Tage voller Galle

1.

Vor zehn Jahren stellten wir uns in den Dienst einer Weltanschauung, prüften ihre Stichhaltigkeit an der vorfindbaren Wirklichkeit und verhalfen ihr schreibend zu ihrem Recht, soweit es in unserer Macht stand.

Heute steht die Weltanschauung in unserem Dienst als Vorwand, die hierzulande vernachlässigte Marktlücke Sozialkritik geldbringend zu füllen. Die Dialektik zwischen dem Willen, unsere sozialkritischen Inhalte zu verbreiten und der Notwendigkeit, diese Inhalte verkaufen zu müssen, um leben zu können, ist gekippt zuungunsten der Inhalte. Heute produzieren wir sozialkritische Inhalte, weil und insofern wir sie verkaufen können. Sozialkritik wird für die WoZ zunehmend zu einem Produkt, wie Zahnpasta ein Produkt ist, und ihre Qualität entscheidet sich zunehmend am Markt: Gut ist, was sich absetzen lässt.

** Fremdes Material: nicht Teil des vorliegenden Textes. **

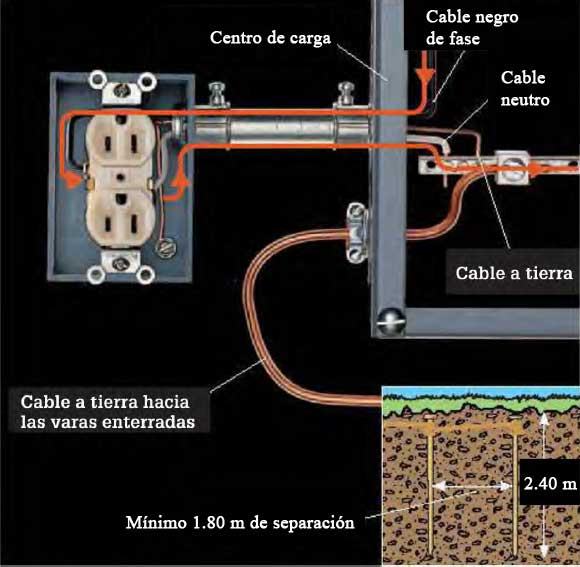 Centro de carga

Cable negro de fase

Cable neutro

Cable a tierra

Cable a tierra hacia las varas enterradas

2.40 m

Mínimo 1.80 m de separación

Diese Verschiebung ist nicht eine grundsätzliche Veränderung von heute auf morgen, kein einmaliger Plenumsentscheid, keine geplante Geschäftspolitik. Die – vermutlich alles in allem «sozialistische» – Utopie der WoZ ist abhandengekommen: wie der Blick aufs Hochgebirge, der Orientierung gab im abschüssigen Hang. Man war ja immerzu voll damit beschäftigt, bergauf zu gehen und stand doch allzuoft am nächsten Morgen einen Meter tiefer im Hang als am Vortag.

Unterdessen fällt das Bergaufgehen langsam schwerer und man sieht seine Notwendigkeit nicht mehr so genau ein: Rückwärtsgehend ist man nun auf die ersten fetten Wiesen abgestiegen. Das Hochgebirge hat man im Rücken gelassen, und schon wird man bibelgläubiger: Wer hinter sich sieht, wird zur Salzsäule.

2.

Jahrelang liess ich mich gerne zur Schaufel machen, später fühlte ich mich ungerecht behandelt, als mir schien, ich würde mehr als andere in die Scheisse gestossen. Jetzt, da ich nicht mehr Schaufel sein will, werde ich jenen, die mich brauchten, fremd. Und mir selber auch: Was soll aus einem sonst noch werden, der doch eine Schaufel geworden ist?